**CONSIGNES**
A. Répondez à ces questions sur le billet consacré à la réforme de la Ligue des champions :
(i) Quel média a publié le scoop ?
(ii) Qui est président de la Juventus et de l'ECA ?
(iii) Selon le projet, en combien de groupes et de combien d'équipes la compétition serait-elle divisée ?
B. Recopiez le passage du billet sur la réforme de la Ligue des champions, en commençant à « L’universalité du football » et en terminant à « ce, dès 2021. ».

***** TEXTE CITÉ *****

- Réforme de la Ligue des champions
- Billet d'humeur
C1 scandale !
En toute logique, c'est le Wall Street Journal, un média économique, qui a publié le scoop. Car l'information n'a pas grand-chose à voir avec le sport : ce mardi, les dirigeants de l'UEFA et ceux de l'ECA (European Club Association) se sont réunis pour évoquer une énième nouvelle formule de la Ligue des champions. Si jusqu'ici, la C1 évoluait par petites touches, il est désormais question de totalement la réformer, pour en faire une ligue quasi fermée. Spoiler : pour en être, une tenue correcte et un portefeuille plein à craquer seront exigés. Et toute entrée sera quasiment définitive.
L’universalité du football et la fameuse glorieuse incertitude du sport, Andrea Agnelli, président de la Juventus et de l’ECA, les a soigneusement ramassées, pour les jeter dans un sac poubelle qui n’attend plus que le feu vert de l’UEFA pour se retrouver au fond d’une benne à ordures. Le projet de l’administrateur de Fiat et de ses petits potes aux manettes des clubs les plus fortunés d’Europe ? Faire de la Ligue des champions une compétition divisée en quatre groupes de huit équipes, qui verrait les deux premiers de chaque groupe se qualifier pour des quarts de finale, et les derniers être relégués, histoire de laisser leur place à quatre nouveaux faire-valoir, lors de la prochaine édition de ce rallye ultra sélect. Et ce, dès 2021.

***** DONNÉES FOURNIES *****

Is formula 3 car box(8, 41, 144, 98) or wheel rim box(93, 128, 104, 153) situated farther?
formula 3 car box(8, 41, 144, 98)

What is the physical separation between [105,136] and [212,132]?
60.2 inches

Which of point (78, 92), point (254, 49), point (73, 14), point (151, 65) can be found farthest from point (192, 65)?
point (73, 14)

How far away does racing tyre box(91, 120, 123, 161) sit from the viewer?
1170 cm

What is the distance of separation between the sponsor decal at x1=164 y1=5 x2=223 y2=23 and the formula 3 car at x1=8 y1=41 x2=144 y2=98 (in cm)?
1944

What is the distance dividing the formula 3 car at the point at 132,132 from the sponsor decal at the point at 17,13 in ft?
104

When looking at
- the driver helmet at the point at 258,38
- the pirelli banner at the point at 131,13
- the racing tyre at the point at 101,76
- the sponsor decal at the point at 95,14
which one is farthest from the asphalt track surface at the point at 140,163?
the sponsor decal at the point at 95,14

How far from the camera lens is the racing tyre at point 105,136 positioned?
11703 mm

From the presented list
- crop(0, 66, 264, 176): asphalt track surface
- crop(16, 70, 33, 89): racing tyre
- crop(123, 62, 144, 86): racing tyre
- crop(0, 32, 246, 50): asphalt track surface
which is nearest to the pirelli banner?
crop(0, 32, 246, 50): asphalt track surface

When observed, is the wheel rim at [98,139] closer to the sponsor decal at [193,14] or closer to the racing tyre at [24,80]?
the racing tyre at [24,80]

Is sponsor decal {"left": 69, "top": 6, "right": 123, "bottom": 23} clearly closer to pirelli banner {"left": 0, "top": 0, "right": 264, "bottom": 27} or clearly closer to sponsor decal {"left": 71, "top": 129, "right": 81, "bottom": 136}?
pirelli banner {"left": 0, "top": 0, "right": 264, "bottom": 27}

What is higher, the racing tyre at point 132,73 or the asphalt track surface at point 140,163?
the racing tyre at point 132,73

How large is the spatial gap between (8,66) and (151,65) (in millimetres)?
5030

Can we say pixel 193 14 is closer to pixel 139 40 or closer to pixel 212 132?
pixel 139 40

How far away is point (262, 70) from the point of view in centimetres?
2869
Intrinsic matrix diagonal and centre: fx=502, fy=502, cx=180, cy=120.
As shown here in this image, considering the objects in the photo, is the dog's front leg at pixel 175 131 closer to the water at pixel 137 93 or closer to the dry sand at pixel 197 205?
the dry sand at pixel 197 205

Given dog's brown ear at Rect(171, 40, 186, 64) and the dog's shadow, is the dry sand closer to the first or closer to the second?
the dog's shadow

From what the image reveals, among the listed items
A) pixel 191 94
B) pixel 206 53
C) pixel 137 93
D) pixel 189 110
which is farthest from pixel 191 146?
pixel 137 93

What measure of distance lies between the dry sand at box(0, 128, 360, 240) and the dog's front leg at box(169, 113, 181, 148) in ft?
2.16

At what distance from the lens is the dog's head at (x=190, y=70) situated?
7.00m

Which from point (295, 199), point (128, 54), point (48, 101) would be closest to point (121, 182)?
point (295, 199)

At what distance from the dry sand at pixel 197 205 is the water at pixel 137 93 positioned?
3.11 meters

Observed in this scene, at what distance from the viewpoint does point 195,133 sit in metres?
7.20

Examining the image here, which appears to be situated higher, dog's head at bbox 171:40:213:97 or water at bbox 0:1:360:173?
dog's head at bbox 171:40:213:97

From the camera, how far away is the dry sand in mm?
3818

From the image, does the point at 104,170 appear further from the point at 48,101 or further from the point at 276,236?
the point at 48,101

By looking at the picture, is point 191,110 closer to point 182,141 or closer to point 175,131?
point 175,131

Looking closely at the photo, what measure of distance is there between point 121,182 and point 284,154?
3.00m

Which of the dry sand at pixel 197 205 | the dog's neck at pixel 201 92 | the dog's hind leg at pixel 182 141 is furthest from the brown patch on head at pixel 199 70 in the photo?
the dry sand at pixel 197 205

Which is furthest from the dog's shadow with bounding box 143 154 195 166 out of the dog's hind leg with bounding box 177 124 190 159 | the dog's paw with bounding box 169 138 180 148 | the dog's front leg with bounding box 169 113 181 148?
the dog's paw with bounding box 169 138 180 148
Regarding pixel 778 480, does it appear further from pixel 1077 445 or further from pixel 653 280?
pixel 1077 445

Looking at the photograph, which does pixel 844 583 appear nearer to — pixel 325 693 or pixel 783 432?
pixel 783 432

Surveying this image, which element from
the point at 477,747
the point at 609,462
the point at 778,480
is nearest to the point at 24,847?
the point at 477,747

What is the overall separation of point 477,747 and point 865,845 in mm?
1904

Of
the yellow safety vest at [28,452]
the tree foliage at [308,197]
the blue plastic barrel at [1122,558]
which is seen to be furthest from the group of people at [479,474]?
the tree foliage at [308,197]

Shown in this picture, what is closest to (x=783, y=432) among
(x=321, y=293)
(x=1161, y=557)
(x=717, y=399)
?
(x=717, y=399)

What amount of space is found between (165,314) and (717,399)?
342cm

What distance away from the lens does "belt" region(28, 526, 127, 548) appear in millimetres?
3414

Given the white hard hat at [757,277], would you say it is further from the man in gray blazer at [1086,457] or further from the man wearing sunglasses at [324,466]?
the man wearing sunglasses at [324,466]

*****

**RÉPONSES**
A.
(i) Le Wall Street Journal.
(ii) Andrea Agnelli.
(iii) En quatre groupes de huit équipes.

B.
L’universalité du football et la fameuse glorieuse incertitude du sport, Andrea Agnelli, président de la Juventus et de l’ECA, les a soigneusement ramassées, pour les jeter dans un sac poubelle qui n’attend plus que le feu vert de l’UEFA pour se retrouver au fond d’une benne à ordures. Le projet de l’administrateur de Fiat et de ses petits potes aux manettes des clubs les plus fortunés d’Europe ? Faire de la Ligue des champions une compétition divisée en quatre groupes de huit équipes, qui verrait les deux premiers de chaque groupe se qualifier pour des quarts de finale, et les derniers être relégués, histoire de laisser leur place à quatre nouveaux faire-valoir, lors de la prochaine édition de ce rallye ultra sélect. Et ce, dès 2021.